BEGIN Extracted text

China, the world’s largest crude oil importer, hasn’t condemned Russia’s invasion of Ukraine and is likely the country that will continue to trade with Russia regardless of any sanctions the Western allies decide to impose in the future.

However, China is concerned about its energy security, too, considering the skyrocketing prices of energy commodities, of which it is a major importer.

China plans to increase its crude oil, natural gas, and coal production, boost reserves of energy commodities, and keep stable imports to ensure its energy security amid skyrocketing commodities prices, the top Chinese economic planner said earlier this week.

“Since the beginning of this year, under the combined influence of multiple factors such as the Covid-19 pandemic, the monetary policy shift of major economies, and especially the escalation of geopolitical conflicts, the international commodity price situation has become more severe, complex and uncertain,” Lian Weiliang, a vice-director at the National Development and Reform Commission (NDRC), said at a press briefing as carried by South China Morning Post.

The upward price pressure on energy and agricultural commodities “poses a new challenge to ensure domestic supply and price stability,” Lian said.

The planning body NDRC said over the weekend that the country would raise coal production and reserves, develop “major petroleum reserve projects,” and increase petroleum reserves, too, per Reuters.

Last month, China said it would help run its coal-fired power plants at full capacity in a bid to ensure energy security, despite the climate goals of the world’s largest polluter.

END Extracted text

*Tasks and exercises*:
A - In the passage on China's energy security, rewrite the section from "The planning body" up to and including "world’s largest polluter.", putting "coal power stations" in place of "coal-fired power plants".
B - According to the passage on China's energy security, what position does Lian Weiliang hold?

BEGIN Dataset extract

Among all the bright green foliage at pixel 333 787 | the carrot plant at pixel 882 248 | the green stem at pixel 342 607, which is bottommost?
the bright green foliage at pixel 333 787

END Dataset extract

*Answers by item number*:
A -
The planning body NDRC said over the weekend that the country would raise coal production and reserves, develop “major petroleum reserve projects,” and increase petroleum reserves, too, per Reuters.

Last month, China said it would help run its coal power stations at full capacity in a bid to ensure energy security, despite the climate goals of the world’s largest polluter.

B - He is a vice-director at the National Development and Reform Commission (NDRC).